The last thing we need to do is get our patterns. This is just the list of variables we generated earlier.

varPat = map VarP varNames

And now, the whole thing:

deriveReader :: Name -> DecsQ
deriveReader rd =
  mapM (decForFunc rd) 
    [ 'destroyUserBackend
    , 'housekeepBackend
    , 'getUserIdByName
    , 'getUserById
    , 'listUsers
    , 'countUsers
    , 'createUser
    , 'updateUser
    , 'updateUserDetails
    , 'authUser
    , 'deleteUser
    ]

decForFunc :: Name -> Name -> Q Dec
decForFunc reader fn = do
  info <- reify fn
  arity <- maybe (reportError "Unable to get arity of name" >> return 0)
        (return . functionLevels) 
        (getType info)
  varNames <- replicateM (arity - 1) (newName "arg")
  b <- newName "b"
  let fnName     = mkName . nameBase $ fn
      bound      = AppE (VarE '(>>=)) (VarE reader)
      binder     = AppE bound . LamE [VarP b]
      varExprs   = map VarE (b : varNames)
      fullExpr   = foldl AppE (VarE fn) varExprs
      liftedExpr = AppE (VarE 'liftIO) fullExpr
      final      = binder liftedExpr
      varPat     = map VarP varNames
  return $ FunD fnName [Clause varPat (NormalB final) []]

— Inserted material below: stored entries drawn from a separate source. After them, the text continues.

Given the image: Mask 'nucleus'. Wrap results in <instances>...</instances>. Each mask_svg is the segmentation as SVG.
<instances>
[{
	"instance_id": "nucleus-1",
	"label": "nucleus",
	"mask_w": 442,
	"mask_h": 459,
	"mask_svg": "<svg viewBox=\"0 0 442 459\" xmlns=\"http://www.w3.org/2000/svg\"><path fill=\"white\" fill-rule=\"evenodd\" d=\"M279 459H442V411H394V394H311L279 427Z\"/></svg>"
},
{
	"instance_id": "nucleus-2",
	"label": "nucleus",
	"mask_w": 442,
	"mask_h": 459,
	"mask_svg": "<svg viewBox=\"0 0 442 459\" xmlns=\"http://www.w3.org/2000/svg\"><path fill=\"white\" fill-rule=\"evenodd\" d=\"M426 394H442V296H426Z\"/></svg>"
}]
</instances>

And we’ve now metaprogrammed a bunch of boilerplate away!

We’ve looked at the docs for Template Haskell, figured out how to construct values in Haskell’s AST, and worked out how to do some work at compile time, as well as automate some boilerplate. I’m excited to learn more about the magic of defining quasiquoters and more advanced Template Haskell constructs, but even a super basic “build expressions and declarations using data constructors” approach is very useful. Hopefully, you’ll find this as useful as I did.